Bitcoin is trading around $66,200 as technical indicators signal potential for a deeper correction. Analysts note the cryptocurrency is forming lower lows and lower highs after a rejection at the $75,000 resistance level. A historically significant moving average crossover on a three-day chart has also been observed, which in the past has preceded the final phase of bear market cycles.
Bitcoin’s price structure shows weakening momentum as it trades near $66,200. The coin was recently rejected at a strong overhead resistance level of $75,000.
This rejection has led to a pattern of lower lows and lower highs. Accelerated volume during recent downward price activity indicates distribution by traders.
The Relative Strength Index is near 34, reflecting weak momentum conditions. A break below the $60,000 support could lead to further declines.
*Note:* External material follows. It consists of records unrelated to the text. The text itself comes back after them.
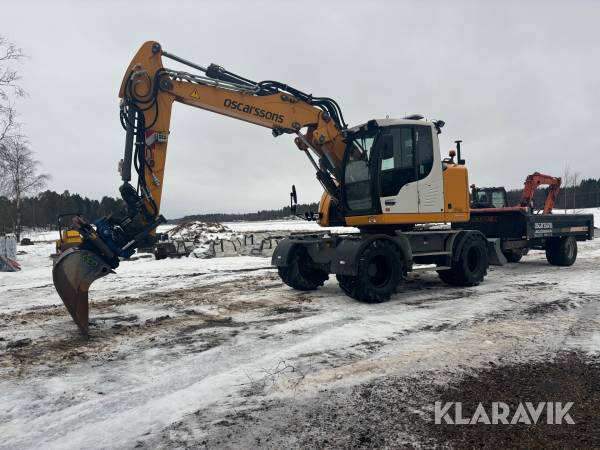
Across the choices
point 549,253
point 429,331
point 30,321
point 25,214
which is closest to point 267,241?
point 549,253

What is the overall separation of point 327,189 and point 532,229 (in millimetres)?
6504

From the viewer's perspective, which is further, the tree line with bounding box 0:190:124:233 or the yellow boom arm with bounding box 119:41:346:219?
the tree line with bounding box 0:190:124:233

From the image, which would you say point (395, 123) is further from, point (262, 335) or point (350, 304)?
point (262, 335)

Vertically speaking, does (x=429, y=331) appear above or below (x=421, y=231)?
below

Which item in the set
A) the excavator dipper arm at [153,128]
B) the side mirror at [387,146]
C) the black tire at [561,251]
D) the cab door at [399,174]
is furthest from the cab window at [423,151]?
the black tire at [561,251]

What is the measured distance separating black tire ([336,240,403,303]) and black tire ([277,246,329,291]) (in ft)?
4.62

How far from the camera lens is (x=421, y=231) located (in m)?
8.95

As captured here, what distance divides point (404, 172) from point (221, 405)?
19.6 ft

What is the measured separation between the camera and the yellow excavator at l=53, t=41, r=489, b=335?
6.85 meters

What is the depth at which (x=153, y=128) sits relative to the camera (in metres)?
7.23

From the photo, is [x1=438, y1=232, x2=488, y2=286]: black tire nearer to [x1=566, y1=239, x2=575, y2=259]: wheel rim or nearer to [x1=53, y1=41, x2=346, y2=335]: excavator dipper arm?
[x1=53, y1=41, x2=346, y2=335]: excavator dipper arm

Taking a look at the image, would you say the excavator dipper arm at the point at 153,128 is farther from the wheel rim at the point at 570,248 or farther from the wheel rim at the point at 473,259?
the wheel rim at the point at 570,248

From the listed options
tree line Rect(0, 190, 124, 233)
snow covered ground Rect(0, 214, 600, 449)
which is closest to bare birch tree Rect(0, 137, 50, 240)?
tree line Rect(0, 190, 124, 233)

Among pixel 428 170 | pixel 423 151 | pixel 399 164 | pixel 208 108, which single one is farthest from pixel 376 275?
pixel 208 108
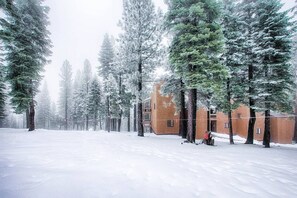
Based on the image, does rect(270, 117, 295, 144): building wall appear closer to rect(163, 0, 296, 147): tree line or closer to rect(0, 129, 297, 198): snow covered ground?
rect(163, 0, 296, 147): tree line

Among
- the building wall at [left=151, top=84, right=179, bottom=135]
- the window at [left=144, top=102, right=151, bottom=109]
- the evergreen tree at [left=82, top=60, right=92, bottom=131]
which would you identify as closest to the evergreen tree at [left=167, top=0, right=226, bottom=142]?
the building wall at [left=151, top=84, right=179, bottom=135]

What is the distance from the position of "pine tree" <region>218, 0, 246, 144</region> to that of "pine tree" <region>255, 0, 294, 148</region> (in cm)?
161

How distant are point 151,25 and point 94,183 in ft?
59.3

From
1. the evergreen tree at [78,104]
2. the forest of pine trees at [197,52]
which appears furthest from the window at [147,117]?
the forest of pine trees at [197,52]

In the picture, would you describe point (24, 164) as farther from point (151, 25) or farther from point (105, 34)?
point (105, 34)

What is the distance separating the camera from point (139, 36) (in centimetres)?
2020

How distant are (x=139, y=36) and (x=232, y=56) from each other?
8890mm

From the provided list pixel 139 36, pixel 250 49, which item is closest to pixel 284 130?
pixel 250 49

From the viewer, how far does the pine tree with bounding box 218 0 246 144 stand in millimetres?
18125

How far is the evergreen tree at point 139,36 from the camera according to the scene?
2020 centimetres

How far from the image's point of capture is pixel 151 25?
2031cm

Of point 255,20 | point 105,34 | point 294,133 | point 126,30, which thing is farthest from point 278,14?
point 105,34

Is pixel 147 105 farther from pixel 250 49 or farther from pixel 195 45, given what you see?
pixel 195 45

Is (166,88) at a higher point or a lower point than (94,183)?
higher
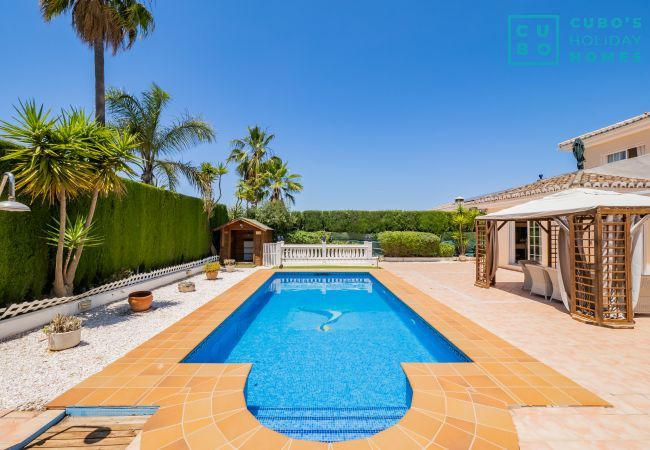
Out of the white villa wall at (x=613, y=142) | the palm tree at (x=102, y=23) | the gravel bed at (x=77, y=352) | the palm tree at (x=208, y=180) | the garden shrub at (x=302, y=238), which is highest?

According to data from TradingView, the current price remains close to its level prior to the rejection. The $60,000 zone currently acts as a major demand area.
Analyst Ali Charts recently highlighted a critical technical signal on X. “Every occurrence of a three-day death cross of the 50/200 simple moving averages has led to the final leg of Bitcoin’s price downtrends during past BTC bear markets,” the post stated.
While lagging, these moving averages have been reliable for identifying long-term cycle characteristics. Traders are now watching to see if this pattern will again signal market capitulation.
Bitcoin has reached a critical juncture in its technical positioning. The coming weeks will be important for determining its trend direction.